The panel were asked how organisations could add data into a national digital twin projects and become more engaged. Panellists highlighted open European calls looking to solve specific issue as a way to engage. Competitions, including the Highways England’s Innovation Portal and the Thames Tideway “The Great Think” innovation hub, were also highlighted.
In terms of making a digital twin a reality, the discussion had identified that a change of mindset, and funding were key. The next question built on this by unpacking what new skills people will need. The panel shared the widely acknowledged need for more data science and AI experts and the need for awareness and ownerships at board level in more organisations than ever. Network Rail highlighted how they are already working on this with their Digital Academy that is training engineers to use the new systems coming into place.

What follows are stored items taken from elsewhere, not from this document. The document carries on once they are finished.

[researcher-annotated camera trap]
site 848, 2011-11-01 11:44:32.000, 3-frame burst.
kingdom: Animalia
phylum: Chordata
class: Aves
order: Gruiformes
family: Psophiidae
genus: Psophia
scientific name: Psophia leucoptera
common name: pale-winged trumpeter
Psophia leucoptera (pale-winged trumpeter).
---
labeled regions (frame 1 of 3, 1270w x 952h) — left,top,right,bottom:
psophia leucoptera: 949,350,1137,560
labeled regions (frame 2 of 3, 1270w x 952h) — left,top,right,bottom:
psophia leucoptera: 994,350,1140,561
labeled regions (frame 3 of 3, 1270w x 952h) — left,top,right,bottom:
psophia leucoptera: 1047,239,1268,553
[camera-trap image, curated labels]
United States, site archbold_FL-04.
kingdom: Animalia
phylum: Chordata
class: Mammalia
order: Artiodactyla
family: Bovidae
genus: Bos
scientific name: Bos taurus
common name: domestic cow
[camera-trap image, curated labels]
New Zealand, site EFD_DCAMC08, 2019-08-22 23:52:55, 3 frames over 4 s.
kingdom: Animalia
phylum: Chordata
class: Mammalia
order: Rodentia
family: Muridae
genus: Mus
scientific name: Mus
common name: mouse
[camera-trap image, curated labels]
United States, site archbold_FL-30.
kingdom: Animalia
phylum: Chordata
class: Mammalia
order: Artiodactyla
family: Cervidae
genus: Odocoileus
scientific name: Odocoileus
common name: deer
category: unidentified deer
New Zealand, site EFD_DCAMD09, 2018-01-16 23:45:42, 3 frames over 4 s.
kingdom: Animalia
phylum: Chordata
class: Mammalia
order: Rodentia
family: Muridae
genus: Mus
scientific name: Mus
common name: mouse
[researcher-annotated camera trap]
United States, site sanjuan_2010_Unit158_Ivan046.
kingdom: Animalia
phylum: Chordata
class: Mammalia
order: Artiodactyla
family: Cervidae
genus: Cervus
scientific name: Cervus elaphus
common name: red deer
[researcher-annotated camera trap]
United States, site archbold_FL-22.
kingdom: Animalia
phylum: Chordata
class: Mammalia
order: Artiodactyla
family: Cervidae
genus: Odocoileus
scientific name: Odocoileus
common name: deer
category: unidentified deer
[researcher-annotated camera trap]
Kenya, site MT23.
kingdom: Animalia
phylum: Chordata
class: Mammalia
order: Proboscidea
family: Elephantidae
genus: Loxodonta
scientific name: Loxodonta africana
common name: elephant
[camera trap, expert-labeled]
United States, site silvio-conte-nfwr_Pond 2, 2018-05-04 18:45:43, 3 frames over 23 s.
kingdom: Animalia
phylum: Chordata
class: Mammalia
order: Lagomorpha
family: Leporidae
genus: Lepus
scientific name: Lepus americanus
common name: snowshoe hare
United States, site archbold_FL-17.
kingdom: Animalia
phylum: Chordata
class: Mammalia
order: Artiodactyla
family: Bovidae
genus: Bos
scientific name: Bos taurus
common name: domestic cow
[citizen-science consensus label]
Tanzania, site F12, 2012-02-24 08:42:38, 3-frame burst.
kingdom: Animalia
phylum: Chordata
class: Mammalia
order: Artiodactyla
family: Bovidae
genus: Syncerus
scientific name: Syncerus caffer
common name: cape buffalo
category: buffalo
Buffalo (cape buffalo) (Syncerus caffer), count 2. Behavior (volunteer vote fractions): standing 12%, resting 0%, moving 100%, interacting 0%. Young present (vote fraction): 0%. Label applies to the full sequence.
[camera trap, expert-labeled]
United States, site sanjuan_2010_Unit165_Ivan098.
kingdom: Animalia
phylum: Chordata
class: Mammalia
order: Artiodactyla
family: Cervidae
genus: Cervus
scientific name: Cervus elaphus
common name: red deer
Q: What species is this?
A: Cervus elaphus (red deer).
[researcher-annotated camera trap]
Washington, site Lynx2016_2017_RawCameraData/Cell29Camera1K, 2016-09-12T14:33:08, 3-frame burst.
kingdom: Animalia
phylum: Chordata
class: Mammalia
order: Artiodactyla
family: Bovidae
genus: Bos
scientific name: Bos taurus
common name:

Finally, the panel was asked what they are most excited about in the future. The opportunity to improve people’s quality of life, digital twins become just part of business as usual, pilot projects demonstrating what could really be achieved and the collaborative future we are heading towards were all noted.
Panel 2 - Delivering a National Digital Twin in 2019?
After a busy networking lunch where attendees got a chance to experience digital twin technology demos from Costain, Open Text and Iotic labs, the final panel of the day discussed how to deliver a national Digital Twin in 2019. Chaired by Katherine Mayes, techUK, the panel, Dr. Peter van Manen, Frazer-Nash Consultancy, James Kidner, Improbable, Alexandra Bolton, Centre for Digital Built Britain and Matthieu Francoz, Dassault Systemes shared their thoughts, and answered questions, on making a National Digital Twin a reality.
The panel were asked what the UK needs to do to be able to capitalise on the opportunity and move forward. Funding was seen a key to encourage SMEs to become involved and to take pilots forward. While government have a role here in learning from cities such as Singapore that have driven investment in this area, the panel also highlighted the need to encourage people not engaged to fund projects. Case studies demonstrating the economic and social benefits of projects are needed. The importance of encouraging data sharing was raised with the panel explaining that it isn’t a shortage of data that is holding us back (examples were raised of open data provided by TFL and Highways England) but the compatibility of datasets.
While too early for regulation in this area, the development of the Gemini principles was seen as useful but there was still more to do to encourage people to get involved by demonstrating the transformative value of digital twins tech. Communication and transparency about how citizens lives can be transformed were seen as key to “speed up decisions”. On the importance of cyber security when developing digital twin technology this was seen as an “integral” part of the work that needs to be at the forefront.
Asked how we are going to move to a federated ecosystem of digital twins the panel stressed the need to get the underlying framework right. There was agreement that the business case is challenging but highlighted the role of an “anchor” customer that can testify to the value and show the way. It was the panel’s belief that as soon as large part of industry start seeing dividend from digital twins then other organisations will start deploying them at pace.
In closing the discussion the panel were asked for their call to action to move the UK closer to a vision of digital twins. Collaboration, focus and funding were the three main issues the panel agreed were importance to move forward.